Taking a bullet for the Prez and chasing dodgy dollars are tough enough jobs, but in 1984 Congress requested a further expansion of Secret Service activity to include the investigation of credit- and debit-card fraud, counterfeit documents and computer fraud.
Over the next two decades the organisation that is, by some way, the most secretive American law-enforcement agency developed a specialisation in cybercrime, leading to an operational capability second to none. But the Secret Service employs only 6,500 people. The FBI, by contrast, is almost 30,000 strong. More recently, the US SS has been absorbed into the Department for Homeland Security, which has wounded its pride. There is no love lost between the two agencies. Whether this is due to the Secret Service’s inferiority complex or the FBI’s superiority complex is hard to tell – it’s probably a bit of both. Either way, they have a history of niggling disputes, which impact on major operational issues.

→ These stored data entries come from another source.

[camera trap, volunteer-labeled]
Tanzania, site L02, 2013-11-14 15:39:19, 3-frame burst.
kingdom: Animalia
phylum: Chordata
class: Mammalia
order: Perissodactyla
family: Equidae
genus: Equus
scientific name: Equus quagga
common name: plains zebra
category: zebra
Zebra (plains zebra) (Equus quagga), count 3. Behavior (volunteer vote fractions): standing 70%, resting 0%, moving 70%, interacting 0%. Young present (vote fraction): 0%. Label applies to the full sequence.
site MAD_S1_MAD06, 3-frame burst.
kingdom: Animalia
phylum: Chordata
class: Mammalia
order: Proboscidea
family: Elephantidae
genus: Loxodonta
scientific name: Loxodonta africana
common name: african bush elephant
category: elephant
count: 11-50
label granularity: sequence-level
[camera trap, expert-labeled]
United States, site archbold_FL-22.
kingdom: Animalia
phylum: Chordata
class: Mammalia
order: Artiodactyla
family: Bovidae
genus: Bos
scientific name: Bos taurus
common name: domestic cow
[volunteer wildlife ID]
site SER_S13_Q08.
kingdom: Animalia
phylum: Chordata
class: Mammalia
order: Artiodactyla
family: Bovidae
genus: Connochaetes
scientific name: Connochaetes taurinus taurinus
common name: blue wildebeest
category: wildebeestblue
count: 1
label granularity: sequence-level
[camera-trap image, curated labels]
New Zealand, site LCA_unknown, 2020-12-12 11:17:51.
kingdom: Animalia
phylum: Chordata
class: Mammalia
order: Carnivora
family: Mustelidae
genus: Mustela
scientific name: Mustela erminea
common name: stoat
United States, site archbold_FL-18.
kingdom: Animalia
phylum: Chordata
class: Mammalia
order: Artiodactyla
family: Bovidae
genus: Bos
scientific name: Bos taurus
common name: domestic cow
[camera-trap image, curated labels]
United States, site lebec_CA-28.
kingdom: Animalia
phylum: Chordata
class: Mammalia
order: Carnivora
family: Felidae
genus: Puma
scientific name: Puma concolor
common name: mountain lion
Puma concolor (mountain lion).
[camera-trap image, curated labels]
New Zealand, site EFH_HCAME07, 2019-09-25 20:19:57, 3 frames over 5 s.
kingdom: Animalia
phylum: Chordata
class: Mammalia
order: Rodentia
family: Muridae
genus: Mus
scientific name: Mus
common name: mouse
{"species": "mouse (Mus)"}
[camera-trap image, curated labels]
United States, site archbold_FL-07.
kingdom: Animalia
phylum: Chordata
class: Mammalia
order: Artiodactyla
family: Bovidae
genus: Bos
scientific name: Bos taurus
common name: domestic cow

After the Shadowcrew takedown, the Secret Service decided to nurture a relationship with Dron, who had joined DarkMarket in late 2005, where his reputation as a seller of skimming machines grew so rapidly that he soon established his own website, www.atmskimmers.com. For many months the Buffalo office of the Secret Service toiled to establish Dron’s whereabouts. The vendor was using the Israeli email service Safemail, because he knew that the company blocked the sender’s IP address, which meant that the recipient could not track him down. The Secret Service finally got its break in January 2006 when Safemail agreed to release Dron’s IP addresses after the US SS’s request had forced its way through Israel’s dilatory criminal-justice system. Dron, it turned out, was using a variety of computers located throughout the Calgary area in Canada’s oil-boom province, Alberta.